● **Study text**:
■ ■ ■ ■ ■ ■ ■

Calgary, Alberta – Deadly buffalo jumps for human survival

Claude is our tour leader today – the best one in western Canada! A 600 km long trip through southern Alberta is showing us nearly all landscapes of the province: Huge areas of arable land and pastureland, where there are cattle and real cowboys with horses. Later we see the foothills of the Rocky Mountains, where we go along between green hills. In the end of the day we will cross the highest road pass in Canada.

For the moment we are visiting Head-Smashed-In Buffalo Jump. The prairie Indians, mainly the Blackfoot, developed 6000 years ago a special technique to bag the bison that were necessary for their survival. A couple of tribes had to work together to hunt the fat herds in autumn. With buffalo and wolf hides camouflaged women and men drove the animals into a narrowing funnel that they had prepared in advance for weeks. They used that bad vision but good sense of smell of the bison. Eventually they led them to panic. The animals started to run and many of them fell off a cliff that they registered too late. Most buffalos died after falling, the injured ones were beat or stabbed to death. The prey was completely used: The innards were ate, the meat cut into strips, dried and then partially grinded and mixed with berry fruits to produce the nutritious pemmikan, precious stocks for the long winter. Melted fat and bone marrow served as well as nutrition and remedy. From bones they produced tools, furs, hides and tendons were used for clothes and teepees (tents). In good years, when more animals were killed than the First Nations were able to use they just took the most wanted parts. The remaining corpses piled up during thousands of years. Excavations at Head-Smashed-In Buffalo Jump resulted in the insight that the cliff was 22 m high in the beginning, but the bone rests shortened it to 12 m. The unappetizing name comes from an old legend that says that a young brave wanted to watch the spectacle at the foot of the cliffs under a ledge. During the unusual successful hunt the carcasses piled more and more until they crushed him to death at the rock face. His relatives found him later with his head smashed in. There were many more buffalo jumps, but this tradition disappeared with the European settlers’ arrival. Rifles and horses imported by the Whites made hunting easier and shifted it from community to individual. In the following years hundreds of thousands of bison were killed, mainly by the Whites and the species eventually exterminated. Reasons were the deliberate deprivation of nourishment as basis for the Indians’ life, a kind of perverse shooting as well as the use of the phosphor contained in the buffalos’ bones to building bombs in the First and Second World War. A later discovered small group of surviving bison were used for breeding. Today some hundreds of buffalo herds live in governmental or private possession.

■ ■ ■ ■ ■ ■ ■

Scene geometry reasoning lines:
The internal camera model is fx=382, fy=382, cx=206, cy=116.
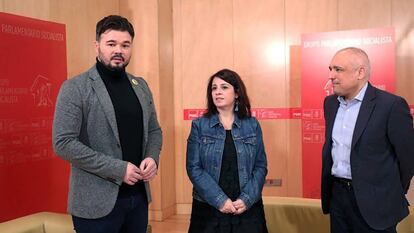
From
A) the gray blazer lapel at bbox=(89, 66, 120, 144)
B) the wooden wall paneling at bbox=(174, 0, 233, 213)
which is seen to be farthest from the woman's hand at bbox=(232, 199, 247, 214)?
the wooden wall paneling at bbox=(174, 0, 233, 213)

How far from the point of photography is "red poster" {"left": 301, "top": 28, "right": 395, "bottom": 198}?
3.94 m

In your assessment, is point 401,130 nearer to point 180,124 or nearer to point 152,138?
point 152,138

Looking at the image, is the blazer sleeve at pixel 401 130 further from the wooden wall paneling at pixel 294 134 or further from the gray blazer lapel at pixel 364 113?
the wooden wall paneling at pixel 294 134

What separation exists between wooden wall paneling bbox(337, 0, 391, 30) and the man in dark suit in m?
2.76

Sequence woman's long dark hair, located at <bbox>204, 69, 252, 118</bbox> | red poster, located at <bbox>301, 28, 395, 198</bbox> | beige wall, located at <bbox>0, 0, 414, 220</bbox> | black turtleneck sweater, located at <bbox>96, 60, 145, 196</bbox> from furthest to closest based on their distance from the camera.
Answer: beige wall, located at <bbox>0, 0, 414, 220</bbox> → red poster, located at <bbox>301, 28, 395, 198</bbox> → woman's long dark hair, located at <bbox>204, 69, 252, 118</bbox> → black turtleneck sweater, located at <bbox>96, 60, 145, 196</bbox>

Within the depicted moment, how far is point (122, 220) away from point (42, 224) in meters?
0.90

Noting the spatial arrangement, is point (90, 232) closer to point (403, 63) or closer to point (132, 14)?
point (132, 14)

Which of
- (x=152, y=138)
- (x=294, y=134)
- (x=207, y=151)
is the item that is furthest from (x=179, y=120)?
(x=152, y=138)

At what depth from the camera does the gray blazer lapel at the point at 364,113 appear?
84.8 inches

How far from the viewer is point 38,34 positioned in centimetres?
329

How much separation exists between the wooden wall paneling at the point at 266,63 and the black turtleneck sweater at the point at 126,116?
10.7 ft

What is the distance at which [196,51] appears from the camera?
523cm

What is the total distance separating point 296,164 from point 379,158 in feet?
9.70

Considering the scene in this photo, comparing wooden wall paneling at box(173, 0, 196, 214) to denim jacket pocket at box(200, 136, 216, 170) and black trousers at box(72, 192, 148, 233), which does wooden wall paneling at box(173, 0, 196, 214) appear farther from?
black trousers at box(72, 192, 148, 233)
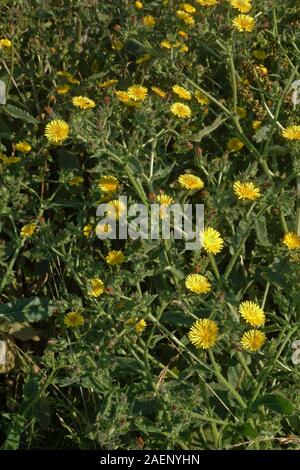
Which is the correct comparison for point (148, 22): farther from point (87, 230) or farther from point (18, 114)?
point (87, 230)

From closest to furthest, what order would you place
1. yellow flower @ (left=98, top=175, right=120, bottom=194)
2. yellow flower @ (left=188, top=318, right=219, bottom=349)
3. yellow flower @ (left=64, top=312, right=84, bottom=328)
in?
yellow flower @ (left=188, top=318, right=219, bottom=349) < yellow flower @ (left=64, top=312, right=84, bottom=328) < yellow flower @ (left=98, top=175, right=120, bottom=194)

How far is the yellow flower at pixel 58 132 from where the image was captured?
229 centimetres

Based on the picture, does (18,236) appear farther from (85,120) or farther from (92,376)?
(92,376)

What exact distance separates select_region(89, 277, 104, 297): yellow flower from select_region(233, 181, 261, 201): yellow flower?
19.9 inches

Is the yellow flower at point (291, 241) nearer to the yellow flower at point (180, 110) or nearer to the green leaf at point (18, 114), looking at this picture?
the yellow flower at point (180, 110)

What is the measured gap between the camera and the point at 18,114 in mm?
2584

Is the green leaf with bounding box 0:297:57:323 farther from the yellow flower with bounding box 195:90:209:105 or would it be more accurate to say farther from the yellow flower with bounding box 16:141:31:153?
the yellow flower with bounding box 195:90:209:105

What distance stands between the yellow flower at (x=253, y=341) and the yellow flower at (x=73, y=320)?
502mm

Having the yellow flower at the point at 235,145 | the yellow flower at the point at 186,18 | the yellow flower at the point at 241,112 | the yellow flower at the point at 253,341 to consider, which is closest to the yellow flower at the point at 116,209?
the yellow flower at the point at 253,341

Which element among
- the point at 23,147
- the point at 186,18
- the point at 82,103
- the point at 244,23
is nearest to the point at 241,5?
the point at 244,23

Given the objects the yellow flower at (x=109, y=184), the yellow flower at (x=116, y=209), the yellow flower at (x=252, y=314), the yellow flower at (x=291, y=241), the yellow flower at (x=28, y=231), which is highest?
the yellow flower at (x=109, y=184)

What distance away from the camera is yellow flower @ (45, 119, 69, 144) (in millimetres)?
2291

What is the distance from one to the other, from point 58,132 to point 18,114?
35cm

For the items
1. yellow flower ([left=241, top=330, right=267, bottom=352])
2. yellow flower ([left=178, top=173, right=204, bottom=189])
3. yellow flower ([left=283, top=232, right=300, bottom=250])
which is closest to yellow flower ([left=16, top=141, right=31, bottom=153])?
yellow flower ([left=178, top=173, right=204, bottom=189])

■ ■ ■ ■ ■ ■ ■

● **What you need to do**:
Pick up the buffalo jump text where it ends and carry it on.

● **Final answer**:
In the early morning of April 29th, 1903, a 1 km wide, 425 m long and 150 m deep piece of rock slid off Turtle Mountain and buried part of the coal mining town of Frank. At least 70 people were killed while sleeping that night. The coal mining night shift found its way out later. 82 million tons of stone did not only trap the village but filled the whole valley with lumps of rock. Still today the stone desert nearly without vegetation reminds of Canada’s deadliest rockslide ever. As reasons the mountain’s unstable geological structure, underground coal mining, water action and some unusually warm days followed by a frost night are considered.

Alberta founded along the Rocky Mountains a couple of parks following each other from north to south. Coming from the south we go to Kananaskis Provincial Park, also named K-country. The lovely green foothills disappear, the mountains get steeper and stonier, and the road rises continuously. We think to be in the Alps with all the grey snow-covered mountains and conifer forests. Highwood Pass at 2206 m elevation only opens on June 15th, we are lucky. Still now there is snow on the side of the road and during photo session and goose flesh appears. Searching for wild life we cruise through the whole park. We find a lot of red and mule deer, but there are no bigger animals today.